Dans la troisième conférence, je réfléchirai aux rapports entre plurilinguisme et traduction, non plus de manière holistique, non plus à partir des textes hétérolingues et des problèmes de traduction qu’ils soulèvent, mais à partir des sujets derrière ces textes, des agents si l’on veut. Les sujets bilingues, il est banal de le rappeler, sont le principal relais des langues : « The bilingual speaker is the ultimate locus of language contact », notait déjà Uriel Weinreich. De même, comme l’ont montré De Swaan et Calvet, le poids relatif des langues sur le marché mondial dépend moins du nombre de leurs locuteurs natifs que du nombre de polyglottes qui les utilisent.

Les traducteurs, il va sans dire, font partie de ces polyglottes et sont à ce titre d’importants agents interculturels. Il n’est pas rare non plus de voir des écrivains s’essayer à la traduction, surtout quand il s’agit d’associer ainsi leur nom à celui d’un auteur prestigieux. Shakespeare a trouvé des traducteurs parmi les plus grands écrivains français; plus près de nous, l’Ulysse de Joyce a été traduit et retraduit par des équipes rassemblant écrivains et traducteurs. En plus de ces deux catégories, il faut noter l’existence d’écrivains proprement bilingues, par où j’entends ceux qui ont écrit et publié dans au moins deux langues (phénomène qui est, là aussi, moins rare qu’on ne le pense souvent). Ils constituent à l’évidence une autre catégorie d’agents interculturels.
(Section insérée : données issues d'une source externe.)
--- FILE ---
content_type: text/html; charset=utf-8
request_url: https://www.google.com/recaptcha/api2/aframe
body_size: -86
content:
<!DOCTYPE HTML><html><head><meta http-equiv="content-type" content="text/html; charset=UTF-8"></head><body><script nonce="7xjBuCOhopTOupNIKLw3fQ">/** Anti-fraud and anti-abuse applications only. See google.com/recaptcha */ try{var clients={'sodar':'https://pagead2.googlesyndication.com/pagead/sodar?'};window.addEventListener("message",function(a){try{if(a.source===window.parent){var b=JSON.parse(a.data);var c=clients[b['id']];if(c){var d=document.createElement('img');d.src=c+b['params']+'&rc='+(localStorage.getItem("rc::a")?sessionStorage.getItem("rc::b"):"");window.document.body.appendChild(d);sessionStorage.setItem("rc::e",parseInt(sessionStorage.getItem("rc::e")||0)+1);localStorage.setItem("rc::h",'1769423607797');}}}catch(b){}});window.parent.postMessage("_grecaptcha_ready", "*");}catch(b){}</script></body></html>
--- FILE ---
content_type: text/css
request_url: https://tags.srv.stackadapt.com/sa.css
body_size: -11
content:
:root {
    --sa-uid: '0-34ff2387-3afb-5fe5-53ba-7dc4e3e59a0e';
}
Or, il est frappant de constater que leur carrière bilingue comprend souvent un épisode d’auto-traduction, c’est-à-dire qu’ils ont décidé (pour diverses raisons) de reprendre un de leurs textes dans l’autre langue (ou une des autres langues) de leur répertoire. C’est à cette problématique qu’est consacrée la troisième conférence, qui voudra aller au-delà du cas très (trop?) connu de Beckett pour découvrir des tendances et proposer une typologie des autotraducteurs à l’aide d’exemples précis. Parmi les questions abordées : celle des écrivains issus de communautés d’immigrants ou encore de minorités linguistiques (en Afrique du Sud, en Catalogne, en Irlande, etc., jadis aussi en Flandre) qui se traduisent souvent dans le but de joindre un public plus large. Devenant ainsi les ambassadeurs de leur propre œuvre sans avoir à attendre les traductions allographes, ils risquent cependant d’occulter leur création dans la langue-source minoritaire, confirmant par là la position dominante de la langue-cible majoritaire.